Planned Parenthood of Michigan told Michigan Radio that issues with the form lead to an average of 150 people’s appointments getting canceled every month. And that’s just the number at Planned Parenthood—there are at least eight independent abortion clinics in the state as well. The number could easily exceed 200 people every month.

“We tell patients about it when they schedule the appointment (both through our call center and online) and we make reminder calls, but it isn’t enough. People may not read the instructions thoroughly, they may not have access to a printer or Wi-Fi, they may miss the time window, they may forget the paperwork at home…the list goes on,” Ashlea Phenicie, a PPMI spokesperson said.

The form trips up people who simply don’t want to be pregnant as well as people who are facing time-sensitive health complications from pregnancy. Charita Roque, an OB-GYN and assistant professor at Western Michigan University’s medical school, testified in September that one of her patients had developed a potentially life-threatening heart problem called peripartum cardiomyopathy. She made an abortion appointment but she didn’t have a printer and didn’t bring the form to her appointment, which had to be canceled.

“Her cardiac status became even higher risk, and it was evident that she would need a higher level of care in a hospital setting,” Roque said. “This meant that the cost would be much, much higher: over $10,000. And since her insurance was legally prohibited from covering abortion care, she anticipated she would have to incur significant medical debt. In the end, she suffered a five-week delay from the first day I saw her [to] when her procedure was finally completed. The delay was entirely unnecessary.”

Abortion provider Lisa Harris told Michigan Radio that rescheduling isn’t easy because clinics are booked up and people have to make arrangements for childcare and time off work. It “could be days, or sometimes even weeks before someone is able to get back,” she said.

This absurd form process is required despite voters passing Prop 3 in November, which enshrined a right to abortion in the state constitution. Michigan Democrats are trying to repeal it via the Reproductive Health Act, but that effort is being thwarted by one lawmaker: state Rep. Karen Whitsett (D).
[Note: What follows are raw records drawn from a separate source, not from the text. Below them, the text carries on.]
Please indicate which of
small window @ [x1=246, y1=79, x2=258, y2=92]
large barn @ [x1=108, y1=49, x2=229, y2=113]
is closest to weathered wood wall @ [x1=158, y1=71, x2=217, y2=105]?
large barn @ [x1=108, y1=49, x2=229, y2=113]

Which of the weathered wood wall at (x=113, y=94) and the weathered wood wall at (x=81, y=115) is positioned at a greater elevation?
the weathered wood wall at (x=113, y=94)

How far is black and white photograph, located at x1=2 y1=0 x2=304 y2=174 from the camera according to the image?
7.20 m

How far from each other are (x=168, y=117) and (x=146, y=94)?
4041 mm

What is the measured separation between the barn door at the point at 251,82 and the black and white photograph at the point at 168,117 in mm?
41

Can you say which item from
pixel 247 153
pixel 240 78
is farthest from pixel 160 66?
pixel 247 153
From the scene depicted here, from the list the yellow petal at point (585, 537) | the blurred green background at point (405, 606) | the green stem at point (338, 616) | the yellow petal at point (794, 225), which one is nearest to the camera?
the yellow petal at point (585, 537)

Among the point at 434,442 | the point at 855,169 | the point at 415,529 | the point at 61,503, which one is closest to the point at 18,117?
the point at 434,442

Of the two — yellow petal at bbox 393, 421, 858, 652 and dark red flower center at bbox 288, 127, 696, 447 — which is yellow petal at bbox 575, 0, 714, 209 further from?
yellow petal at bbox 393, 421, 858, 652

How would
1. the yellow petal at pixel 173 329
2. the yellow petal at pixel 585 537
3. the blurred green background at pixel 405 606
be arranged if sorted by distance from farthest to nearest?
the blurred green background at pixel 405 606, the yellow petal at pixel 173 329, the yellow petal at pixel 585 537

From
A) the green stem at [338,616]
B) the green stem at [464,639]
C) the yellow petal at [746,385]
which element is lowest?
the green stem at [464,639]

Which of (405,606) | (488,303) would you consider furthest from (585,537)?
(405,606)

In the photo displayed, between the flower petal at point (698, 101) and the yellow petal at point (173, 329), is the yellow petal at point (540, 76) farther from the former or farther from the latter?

The Reproductive Health Act contains 11 bills that would repeal the 24-hour waiting period and the consent form, plus it would lift the ban on Medicaid covering abortions and allow private insurance to cover abortions without a separate coverage rider. The bill still passed out of a committee despite Whitsett voting against it, but Democrats only have a two-seat majority in the house and can’t lose any more votes.

Whitsett, a rape survivor who had an abortion, claims she’s still pro-choice but wants people to still have the waiting period. She said if printing the form is too much of a burden, then “let’s bring this into 2023: How about you DocuSign?” She added, “I still do not think that 24 hours of a pause, to make sure you’re making the right decision, is too much to ask.” She also opposes using Medicaid funds to pay for abortions.

Crissman told Michigan Radio what she thought of Whitsett’s stance. “I wish Representative Whitsett could sit with me, and tell a patient to their face: ‘No, we can’t provide your abortion care today, because you printed the wrong page on this 24-hour consent,’” Crissman said. “Or ‘No, mother of five trying to make ends meet and feed your kids, you can’t use your Medicaid to pay for abortion care.’ Because I don’t want to tell patients that anymore.”